According to the story, in 1902, President Theodore Roosevelt was visiting Mississippi to settle a border dispute. While he was there, he decided to go hunting for the day after several hours, he still had not bagged anything when one of his aides discovered a lost bear cub wandering through the woods. After catching it, he tied it to a tree, and brought the President to see what was going to be his catch of the day. To President Roosevelt's eternal credit, he could not bring himself to kill the defenceless animal and intern ordered that it should be set free.
The press that was visiting the president's visit heard about the story and it inspired a cartoonist to draw a cartoon of the incident, entitled "Drawing the line in Mississippi". This cartoon was printed in all the newspapers, and triggered a moment of inspiration for a Brooklyn Candy store owner. Using the cartoon as guide, he quickly worked out a pattern and his wife had soon put together a little jointed toy Bear cub, which the owner put into his shop window with a copy of the cartoon and a hand written notice saying "Teddy's Bear". The bears sold like wildfire, and within a year, he closed his Candy Store, and founded the Ideal Novelty and Toy Company.
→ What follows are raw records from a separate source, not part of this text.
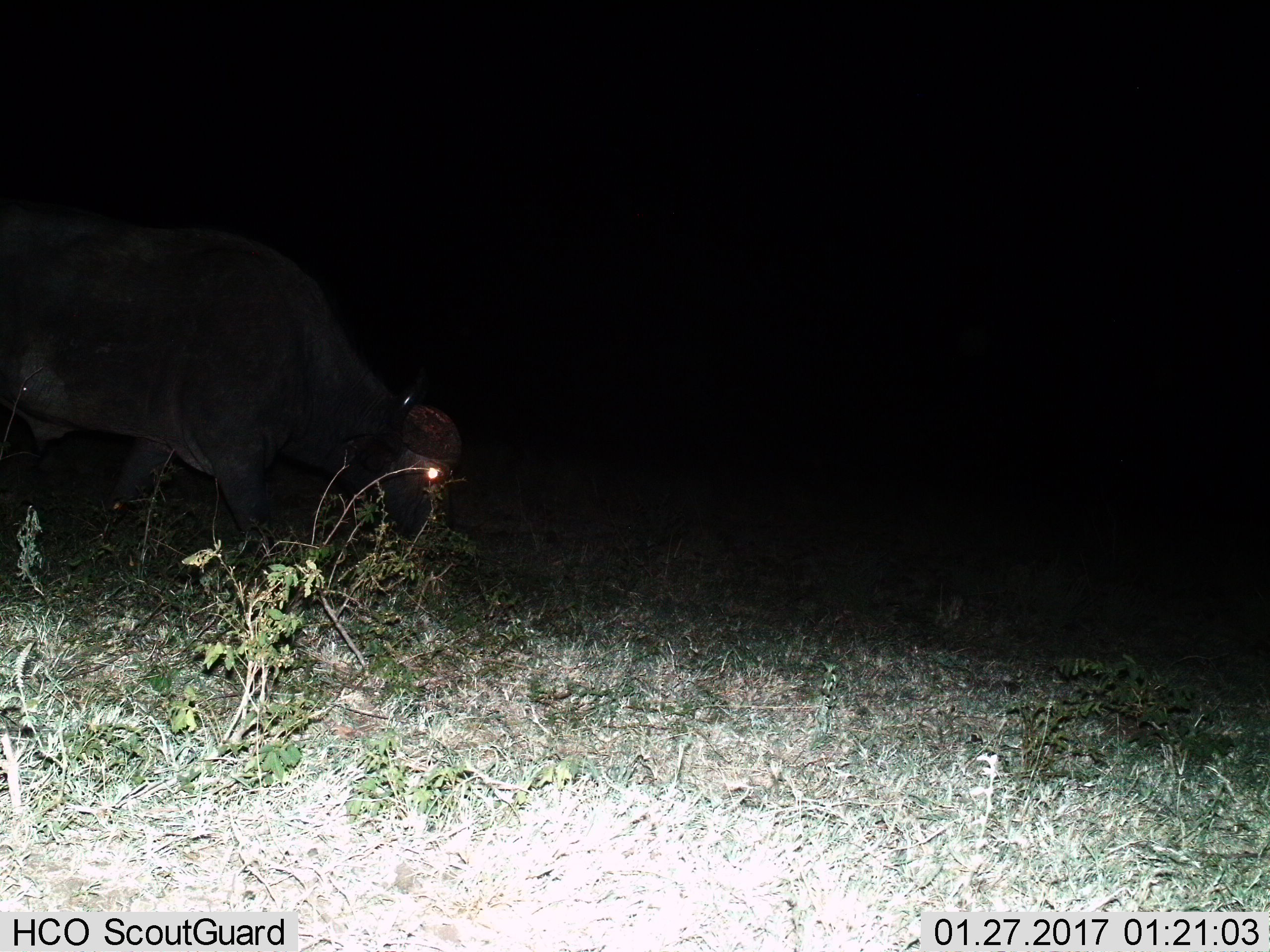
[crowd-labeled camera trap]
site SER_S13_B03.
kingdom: Animalia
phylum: Chordata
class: Mammalia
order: Artiodactyla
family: Bovidae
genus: Syncerus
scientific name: Syncerus caffer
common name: african buffalo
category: buffalo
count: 1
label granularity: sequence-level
While this was happening in America the same idea of a Teddy Bear as a toy was beginning to take shape in Germany. Where the completed design of the of the toy was made of mohair cloth. The toy first appeared in 1903, at the "Spring Toy Fair at Leipzig". However, to the disappointment of the designer nobody seemed interested. As the story goes it was when he was packing up his stall that an American toy buyer approached him, seized the bear, and ordered 3,000 of them on the spot. After that day the Teddy Bear was on his way to International Success.